─── MATERIAL PROVIDED ───

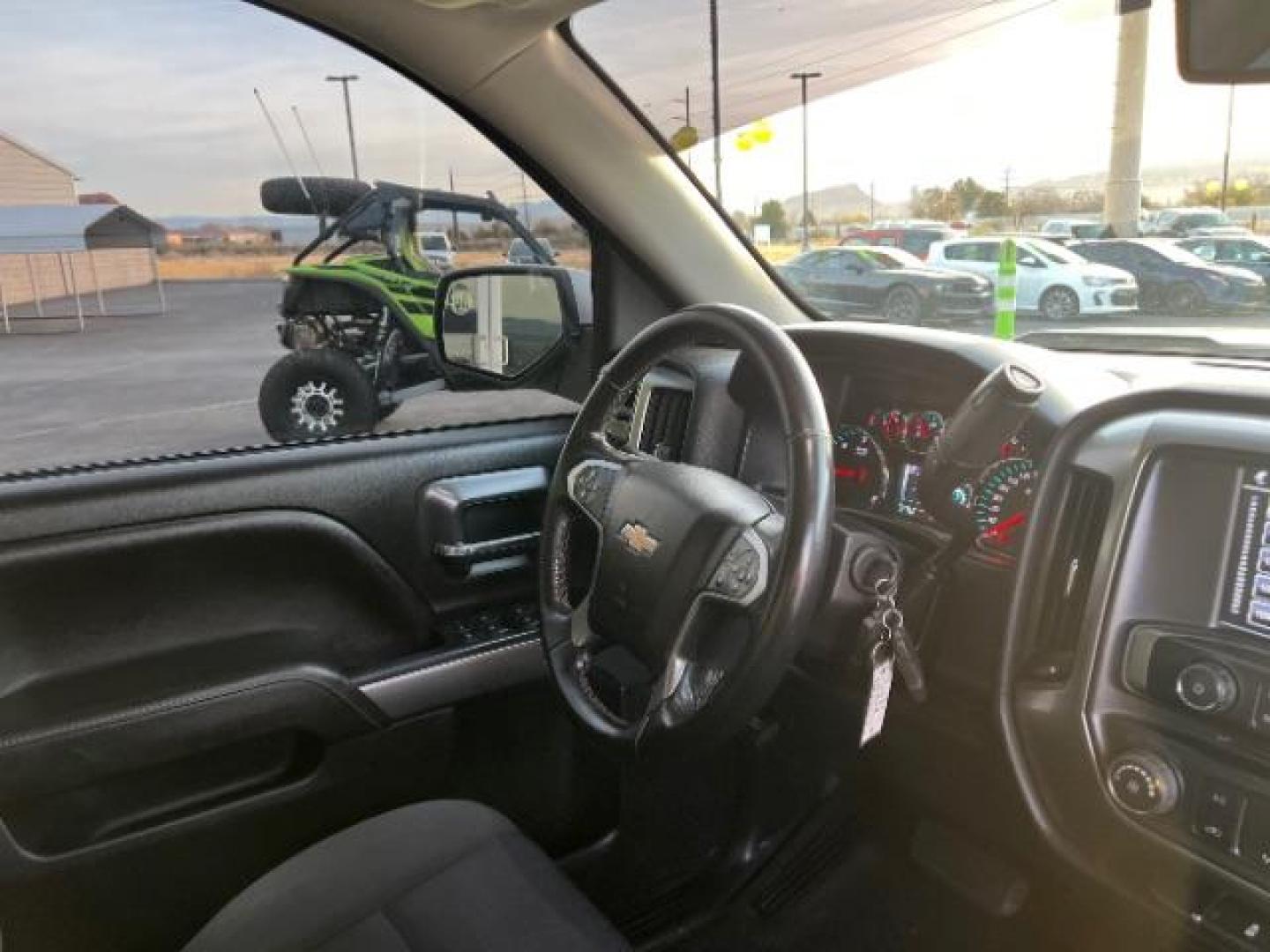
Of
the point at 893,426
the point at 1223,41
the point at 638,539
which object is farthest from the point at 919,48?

───

• [EXERCISE REQUIREMENTS]
Format the lines of the records above as a numbered list, skipping blank lines and leaving out the picture.

• [SOLUTION TO THIS TASK]
1. Of
2. the point at 893,426
3. the point at 1223,41
4. the point at 638,539
5. which object is farthest from the point at 919,48?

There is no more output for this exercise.